Friday, September 2, 2022

Locus 1.1.0

A new release of Locus has been pushed to github, which includes several features involving elementary topos theory.
  1. The readme was changed to focus on topos theory and commutative algebra. In particular, order theory, semigroup theory, and monoid theory are de-emphasized and categories are emphasized more.
  2. The topos theory of hypergraphs was greatly developed in this version as well as the idea of subobjects and quotients of the span copresheaf topos. The special case of incidence structures, which are flag distinguishing spans were studied. The flag distinguishing spans are a subcategory of the span topos that is subobject closed, however, it is not quotient closed. To get around this, we defined the together injective quotient of a span copresheaf which always produces a flag distinguishing quotient. This function is a suborder producing map on the congruence lattice of a span copresheaf.
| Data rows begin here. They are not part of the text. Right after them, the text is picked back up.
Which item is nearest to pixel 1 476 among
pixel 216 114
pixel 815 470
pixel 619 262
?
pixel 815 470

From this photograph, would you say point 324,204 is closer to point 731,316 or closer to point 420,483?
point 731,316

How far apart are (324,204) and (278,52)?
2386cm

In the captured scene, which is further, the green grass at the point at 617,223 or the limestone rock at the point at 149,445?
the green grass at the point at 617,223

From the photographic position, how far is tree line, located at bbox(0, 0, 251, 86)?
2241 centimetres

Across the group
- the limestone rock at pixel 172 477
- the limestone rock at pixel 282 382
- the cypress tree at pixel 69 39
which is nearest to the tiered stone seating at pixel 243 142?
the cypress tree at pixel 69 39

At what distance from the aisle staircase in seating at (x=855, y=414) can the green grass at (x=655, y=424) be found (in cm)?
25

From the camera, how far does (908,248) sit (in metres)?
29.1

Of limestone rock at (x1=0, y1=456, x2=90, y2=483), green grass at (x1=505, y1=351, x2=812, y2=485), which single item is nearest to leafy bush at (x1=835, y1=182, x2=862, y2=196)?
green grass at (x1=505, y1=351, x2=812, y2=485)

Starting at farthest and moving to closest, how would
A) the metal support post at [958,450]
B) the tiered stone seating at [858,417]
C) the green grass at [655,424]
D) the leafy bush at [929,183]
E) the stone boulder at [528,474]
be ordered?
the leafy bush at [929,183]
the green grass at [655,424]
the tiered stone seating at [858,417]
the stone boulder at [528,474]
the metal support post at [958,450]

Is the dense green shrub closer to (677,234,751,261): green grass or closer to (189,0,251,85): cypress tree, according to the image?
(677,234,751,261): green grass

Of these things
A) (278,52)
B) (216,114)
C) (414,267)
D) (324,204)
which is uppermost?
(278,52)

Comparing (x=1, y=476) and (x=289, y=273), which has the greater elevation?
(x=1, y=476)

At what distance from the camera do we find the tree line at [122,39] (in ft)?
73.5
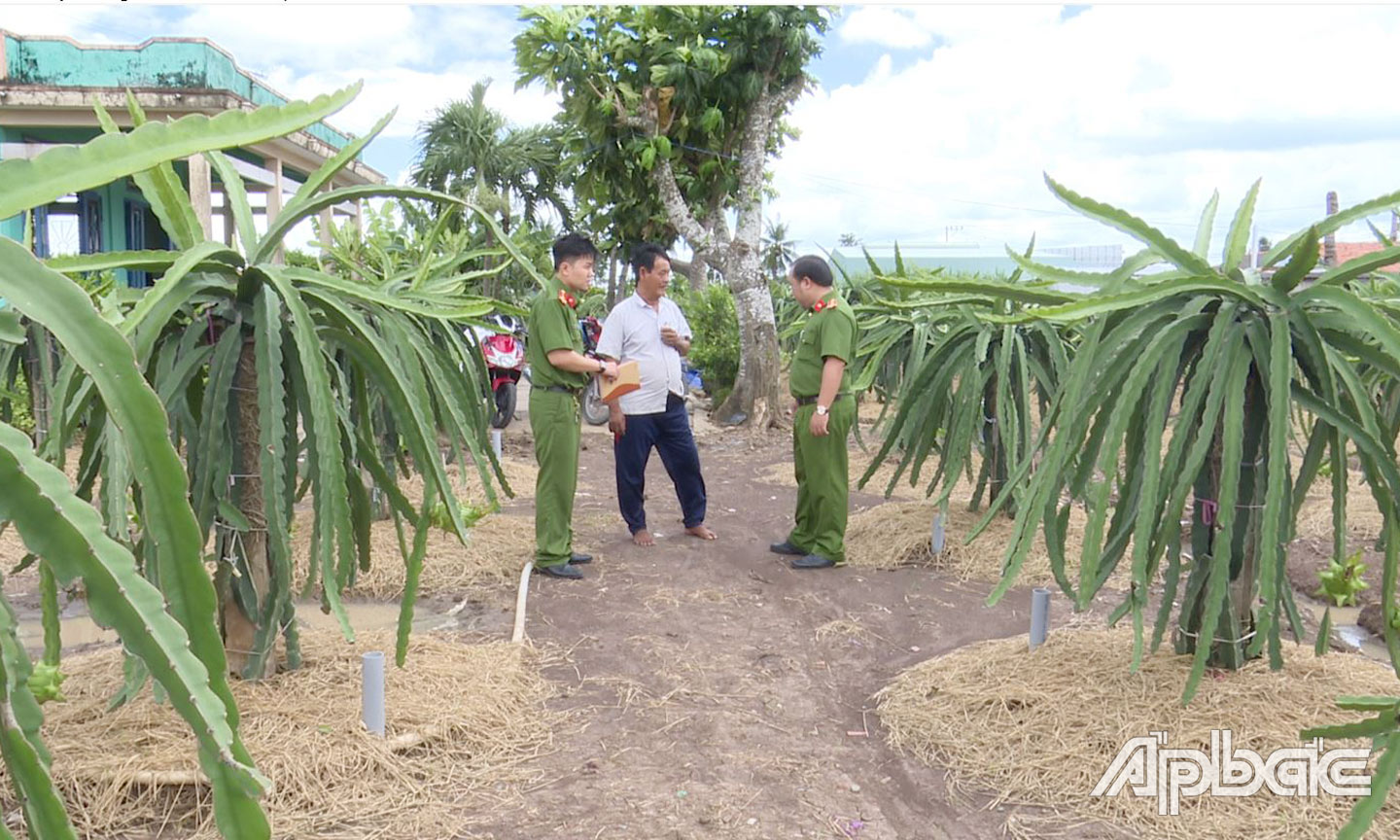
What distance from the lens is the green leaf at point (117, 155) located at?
126 cm

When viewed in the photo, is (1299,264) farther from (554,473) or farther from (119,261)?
(554,473)

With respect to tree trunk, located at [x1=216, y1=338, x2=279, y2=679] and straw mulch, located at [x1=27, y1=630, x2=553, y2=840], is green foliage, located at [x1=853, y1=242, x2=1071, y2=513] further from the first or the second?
tree trunk, located at [x1=216, y1=338, x2=279, y2=679]

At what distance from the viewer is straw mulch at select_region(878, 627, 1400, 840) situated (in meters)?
2.71

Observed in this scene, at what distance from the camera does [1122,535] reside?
10.4 feet

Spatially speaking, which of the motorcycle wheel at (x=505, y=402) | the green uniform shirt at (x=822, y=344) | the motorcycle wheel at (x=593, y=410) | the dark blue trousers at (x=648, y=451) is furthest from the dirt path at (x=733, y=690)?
the motorcycle wheel at (x=593, y=410)

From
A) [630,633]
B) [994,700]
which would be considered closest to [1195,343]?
[994,700]

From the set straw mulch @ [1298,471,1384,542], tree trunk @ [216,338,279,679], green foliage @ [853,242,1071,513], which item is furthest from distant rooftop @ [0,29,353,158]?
straw mulch @ [1298,471,1384,542]

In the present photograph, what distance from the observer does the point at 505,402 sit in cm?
1123

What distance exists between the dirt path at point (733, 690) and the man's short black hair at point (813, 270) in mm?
1605

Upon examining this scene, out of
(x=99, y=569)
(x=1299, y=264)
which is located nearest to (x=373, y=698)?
(x=99, y=569)

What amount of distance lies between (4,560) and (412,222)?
23.1ft

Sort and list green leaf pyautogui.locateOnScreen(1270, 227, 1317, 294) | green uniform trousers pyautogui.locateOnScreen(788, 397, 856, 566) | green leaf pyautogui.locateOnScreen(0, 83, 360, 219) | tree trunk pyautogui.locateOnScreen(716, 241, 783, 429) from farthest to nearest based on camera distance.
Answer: tree trunk pyautogui.locateOnScreen(716, 241, 783, 429) < green uniform trousers pyautogui.locateOnScreen(788, 397, 856, 566) < green leaf pyautogui.locateOnScreen(1270, 227, 1317, 294) < green leaf pyautogui.locateOnScreen(0, 83, 360, 219)

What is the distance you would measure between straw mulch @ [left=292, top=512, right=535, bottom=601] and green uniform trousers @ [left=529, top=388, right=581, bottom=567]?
0.88 feet

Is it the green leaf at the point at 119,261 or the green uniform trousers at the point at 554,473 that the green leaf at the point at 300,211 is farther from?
the green uniform trousers at the point at 554,473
  3. A corresponding topos theory of cospans was devised based upon the dual category of the index category of the span copresheaf topos. This is nice for adding a degree of completion to the basic copresheaf theory.
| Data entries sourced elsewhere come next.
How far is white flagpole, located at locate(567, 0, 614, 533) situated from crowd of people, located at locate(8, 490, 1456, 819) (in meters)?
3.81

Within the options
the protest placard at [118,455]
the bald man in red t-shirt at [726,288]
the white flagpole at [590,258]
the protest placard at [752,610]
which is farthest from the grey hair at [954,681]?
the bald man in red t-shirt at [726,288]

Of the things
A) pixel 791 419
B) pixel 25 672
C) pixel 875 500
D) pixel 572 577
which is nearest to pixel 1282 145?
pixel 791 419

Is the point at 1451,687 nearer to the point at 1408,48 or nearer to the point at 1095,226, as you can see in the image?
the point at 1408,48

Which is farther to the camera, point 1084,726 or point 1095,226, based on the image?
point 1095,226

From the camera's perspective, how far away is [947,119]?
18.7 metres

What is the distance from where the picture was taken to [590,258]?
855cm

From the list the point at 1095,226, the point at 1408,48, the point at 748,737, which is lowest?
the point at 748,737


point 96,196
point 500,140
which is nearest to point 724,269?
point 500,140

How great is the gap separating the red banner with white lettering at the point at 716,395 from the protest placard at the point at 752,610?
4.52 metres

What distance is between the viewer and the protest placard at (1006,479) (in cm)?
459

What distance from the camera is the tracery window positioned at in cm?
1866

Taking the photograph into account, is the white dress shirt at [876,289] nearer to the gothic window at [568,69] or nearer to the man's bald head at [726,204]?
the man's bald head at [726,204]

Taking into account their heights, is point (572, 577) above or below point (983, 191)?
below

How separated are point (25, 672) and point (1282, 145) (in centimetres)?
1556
  4. The use of diamond copresheafs was further developed, which is extended from the copresheaf theory of morphisms of functions. When I first studied topos theory of $Sets^{\to}$, much like in the standard textbooks I treated morphisms of functions as morphisms rather then as another class of copresheaf. The decision to apply categorical logic to them was an original innovation of mine. Now I have extended the theory of the diamond topos with functors to the span and cospan topos, as well as dual functors to the topos of triangles. In other other direction, methods were implemented for creating diamond copresheafs from spans and cospans using cartesian and cocartesian squares, which were interpreted from the stacks project. Another method of creating diamonds is defined by combining parallel triangle copresheaves.
  5. I place very special emphasis now on the fact that $Rel$ is a concrete category. This wasn't something that I was considering before, when I first started considering relations. I knew that $Rel$ would be of central importance, for example because of its use of dataflow analysis, but I didn't see how it would fit into the big picture. In this new implementation in Locus 1.1 the category $Rel$ is part of the concrete category framework. The new ImageFunction class handles the conversion of relations to functions. Relational functors are handled as part of the larger structure presheaves framework I am developing, which I think will work nicely as the whole point of Locus is that everything revolves around presheaves.
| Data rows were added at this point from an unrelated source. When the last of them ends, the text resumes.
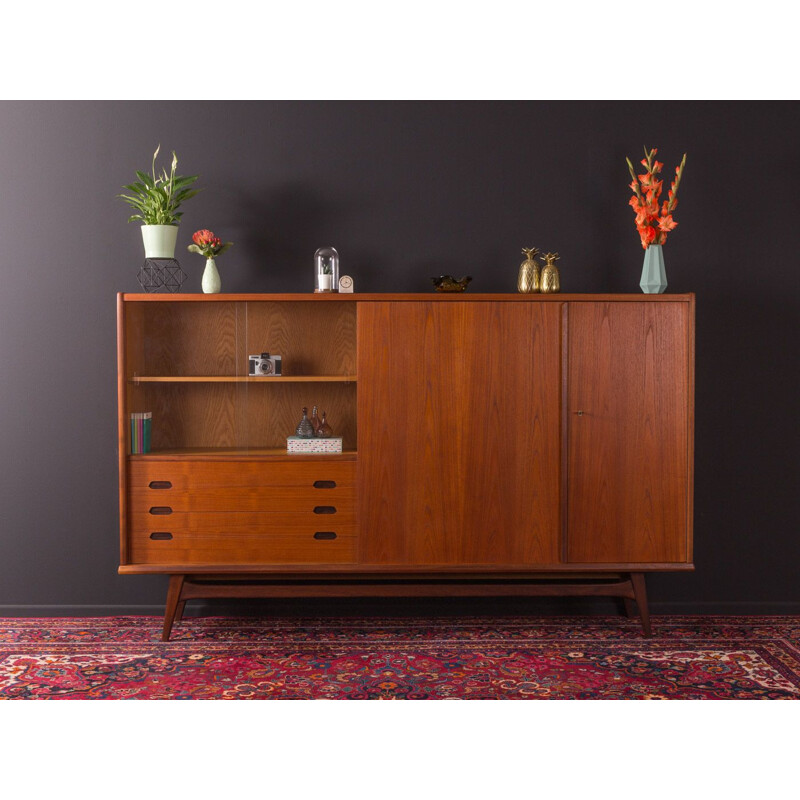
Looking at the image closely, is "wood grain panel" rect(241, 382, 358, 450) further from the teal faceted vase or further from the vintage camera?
the teal faceted vase

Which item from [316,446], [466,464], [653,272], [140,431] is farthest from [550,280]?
[140,431]

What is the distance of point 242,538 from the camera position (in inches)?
141

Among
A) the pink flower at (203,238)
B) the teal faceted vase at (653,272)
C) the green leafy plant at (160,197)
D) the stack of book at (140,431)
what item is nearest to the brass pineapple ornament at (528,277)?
the teal faceted vase at (653,272)

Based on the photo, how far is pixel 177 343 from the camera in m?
3.80

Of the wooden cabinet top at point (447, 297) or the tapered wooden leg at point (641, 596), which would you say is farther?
the tapered wooden leg at point (641, 596)

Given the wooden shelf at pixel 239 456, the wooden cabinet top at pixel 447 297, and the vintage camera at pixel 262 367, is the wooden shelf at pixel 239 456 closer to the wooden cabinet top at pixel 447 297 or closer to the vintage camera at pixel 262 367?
the vintage camera at pixel 262 367

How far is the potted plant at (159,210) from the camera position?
3.71 meters

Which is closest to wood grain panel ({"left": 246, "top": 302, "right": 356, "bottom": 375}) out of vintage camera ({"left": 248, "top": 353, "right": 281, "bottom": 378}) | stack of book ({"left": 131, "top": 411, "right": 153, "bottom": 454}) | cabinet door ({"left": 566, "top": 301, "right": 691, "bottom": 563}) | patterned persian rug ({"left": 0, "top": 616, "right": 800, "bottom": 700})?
vintage camera ({"left": 248, "top": 353, "right": 281, "bottom": 378})

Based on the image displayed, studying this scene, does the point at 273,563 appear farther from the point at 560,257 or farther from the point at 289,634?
the point at 560,257

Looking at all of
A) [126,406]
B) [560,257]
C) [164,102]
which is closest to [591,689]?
[560,257]

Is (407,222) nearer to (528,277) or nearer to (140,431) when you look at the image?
(528,277)

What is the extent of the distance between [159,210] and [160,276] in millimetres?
372

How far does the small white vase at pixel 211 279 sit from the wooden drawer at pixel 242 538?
1064mm

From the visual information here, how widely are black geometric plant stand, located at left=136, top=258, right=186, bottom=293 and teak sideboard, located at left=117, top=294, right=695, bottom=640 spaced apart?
14.1 inches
  6. The opposite category $Sets^{op}$ is also implemented as a concrete category embedded in $Rel$ so that the dual of a concrete category can again be considered to be concrete.
  7. I implemented a ComposablePath class which is designed to handle pairs of compatible morphisms in a category. The point of this class is that it handles the third kind of section of a compositional quiver copresheaf, which emerges in the copresheaf theory of categories. The copresheaf theory of categories is an original development of mine, which is a consequence of the copresheaf topos theory of everything that I am developing, so this is another original idea of mine.
  8. The impetus of the entire 1.0 series of Locus versions is going to be the structured presheaf framework. This means that rather it is a structured sets, structured function, structured pair of sets, structured pair of functions, a structure presheaf, a structure sheaf, sheaf of rings, or a scheme every single mathematical object is going to be treated as a structure placed over some presheaf. This provides us a much more flexible framework then focusing on structured sets alone and it fits well with the structure sheaves familiar from algebraic geometry. The first stages of the structured presheaf framework were implemented in this version of Locus by using the class hierarchy.
Topos theory is the key to solving the issues of logic-based artificial intelligence, and I am more certain of this then ever. Right now the focus is on improving this program.